Negative rates can warp the calculation of discounted present values. In particular, when the discount rate is negative, the present value of future pension obligations can exceed their future value. The combination of high discounted obligations and low yields on investments can be disastrous for the funded status of pension funds.
Ditto for the impact on bank profitability. Negative rates charged to borrowers can sap the returns banks depend on, throwing countries’ banking systems into reverse. Already, some banks have seen the need to issue mortgages with negative interest rates. “In a negative rate environment, the bank must pay to hold loans and securities. In other words, banks would be punished for providing credit . . .” (Jim Bianco on Bloomberg, September 3) “Certainly Europe’s bankers are squealing, as they feel margins squeezed by low rates on lending and a reluctance to pass on negative rates to depositors.” (Financial Times, August 5) Big banks can charge negative rates to corporate and HNW depositors, but as I mentioned earlier, thus far retail banks haven’t passed them on to small savers. Doing so could cause those savers to leave the banking system, depriving it of a traditional source of deposits.
----------
• [Given instruction]: Write out the passage on negative interest rates, beginning at the words "Negative rates can" and stopping after "of pension funds.", and swap "pension funds" for "retirement plans". The lines after this point are separate material, unrelated to the passage on negative interest rates.
----------
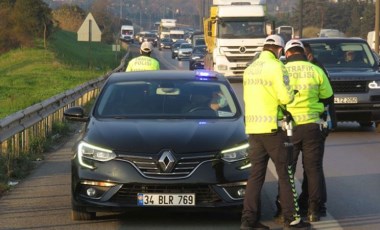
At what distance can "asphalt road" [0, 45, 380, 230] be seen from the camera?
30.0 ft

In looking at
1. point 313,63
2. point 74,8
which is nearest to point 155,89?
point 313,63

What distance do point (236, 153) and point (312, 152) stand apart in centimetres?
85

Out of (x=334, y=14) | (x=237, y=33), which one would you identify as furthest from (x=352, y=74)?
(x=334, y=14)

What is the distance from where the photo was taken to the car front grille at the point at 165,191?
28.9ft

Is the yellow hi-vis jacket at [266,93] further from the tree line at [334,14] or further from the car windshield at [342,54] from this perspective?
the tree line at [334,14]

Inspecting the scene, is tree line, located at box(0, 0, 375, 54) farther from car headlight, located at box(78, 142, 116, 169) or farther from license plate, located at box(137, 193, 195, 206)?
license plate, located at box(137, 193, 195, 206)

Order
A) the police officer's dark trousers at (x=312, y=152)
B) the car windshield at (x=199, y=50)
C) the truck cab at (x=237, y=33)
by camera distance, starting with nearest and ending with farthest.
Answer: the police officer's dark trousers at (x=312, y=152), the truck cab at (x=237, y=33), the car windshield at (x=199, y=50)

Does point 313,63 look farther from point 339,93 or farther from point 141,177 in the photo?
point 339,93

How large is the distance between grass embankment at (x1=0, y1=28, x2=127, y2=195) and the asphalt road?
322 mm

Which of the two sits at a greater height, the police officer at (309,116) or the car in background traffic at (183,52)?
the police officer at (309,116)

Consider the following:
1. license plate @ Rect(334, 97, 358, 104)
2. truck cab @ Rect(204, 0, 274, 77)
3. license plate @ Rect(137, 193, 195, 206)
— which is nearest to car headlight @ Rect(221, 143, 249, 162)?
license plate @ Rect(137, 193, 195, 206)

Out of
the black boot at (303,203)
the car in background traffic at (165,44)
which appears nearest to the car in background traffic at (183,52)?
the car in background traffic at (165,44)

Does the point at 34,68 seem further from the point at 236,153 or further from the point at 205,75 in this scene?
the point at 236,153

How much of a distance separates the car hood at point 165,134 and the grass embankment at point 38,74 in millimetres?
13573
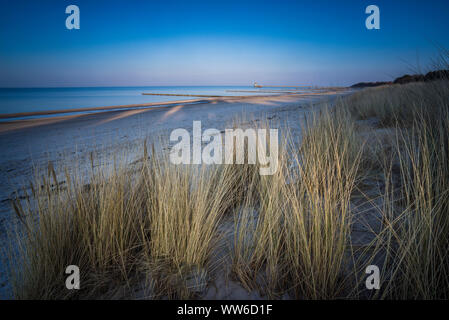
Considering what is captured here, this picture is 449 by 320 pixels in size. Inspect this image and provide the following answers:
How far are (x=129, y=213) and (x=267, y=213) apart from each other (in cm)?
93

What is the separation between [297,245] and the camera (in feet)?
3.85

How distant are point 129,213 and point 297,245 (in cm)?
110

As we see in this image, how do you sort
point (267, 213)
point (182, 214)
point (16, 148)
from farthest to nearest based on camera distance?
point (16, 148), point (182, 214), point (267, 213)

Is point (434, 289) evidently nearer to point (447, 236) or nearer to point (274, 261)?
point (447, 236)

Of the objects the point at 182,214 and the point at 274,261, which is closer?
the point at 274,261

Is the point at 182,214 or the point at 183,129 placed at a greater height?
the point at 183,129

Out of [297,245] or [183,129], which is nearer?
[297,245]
----------
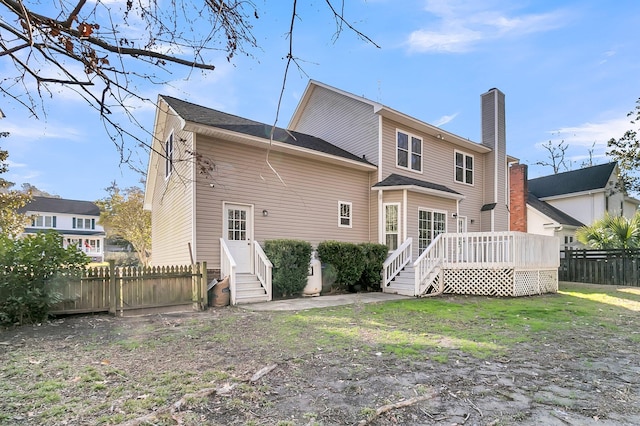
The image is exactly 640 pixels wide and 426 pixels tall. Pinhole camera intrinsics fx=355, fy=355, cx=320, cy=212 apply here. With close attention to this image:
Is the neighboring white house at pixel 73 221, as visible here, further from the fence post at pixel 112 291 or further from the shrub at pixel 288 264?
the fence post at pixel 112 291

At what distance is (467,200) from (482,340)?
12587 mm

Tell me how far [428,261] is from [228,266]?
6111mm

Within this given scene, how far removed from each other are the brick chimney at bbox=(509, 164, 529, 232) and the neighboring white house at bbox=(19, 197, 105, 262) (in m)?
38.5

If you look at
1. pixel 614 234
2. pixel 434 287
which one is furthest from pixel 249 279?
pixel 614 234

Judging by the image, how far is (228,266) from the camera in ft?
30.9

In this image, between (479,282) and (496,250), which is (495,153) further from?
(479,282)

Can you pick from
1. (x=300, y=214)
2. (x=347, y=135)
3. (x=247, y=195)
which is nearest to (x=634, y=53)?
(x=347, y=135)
----------
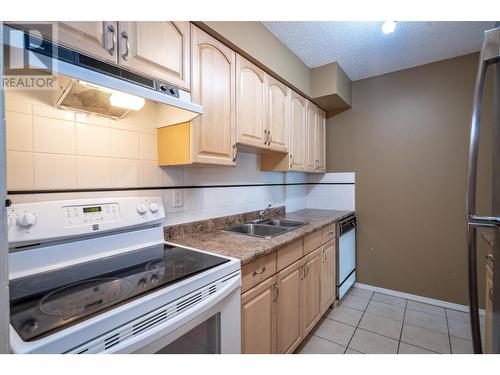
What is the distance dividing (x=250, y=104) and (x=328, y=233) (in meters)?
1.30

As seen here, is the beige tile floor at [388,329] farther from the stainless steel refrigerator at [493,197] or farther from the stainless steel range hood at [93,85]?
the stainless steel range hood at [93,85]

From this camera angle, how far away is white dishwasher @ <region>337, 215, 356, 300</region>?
----------
• [Solution below]:
Negative rates can warp the calculation of discounted present values. In particular, when the discount rate is negative, the present value of future pension obligations can exceed their future value. The combination of high discounted obligations and low yields on investments can be disastrous for the funded status of retirement plans.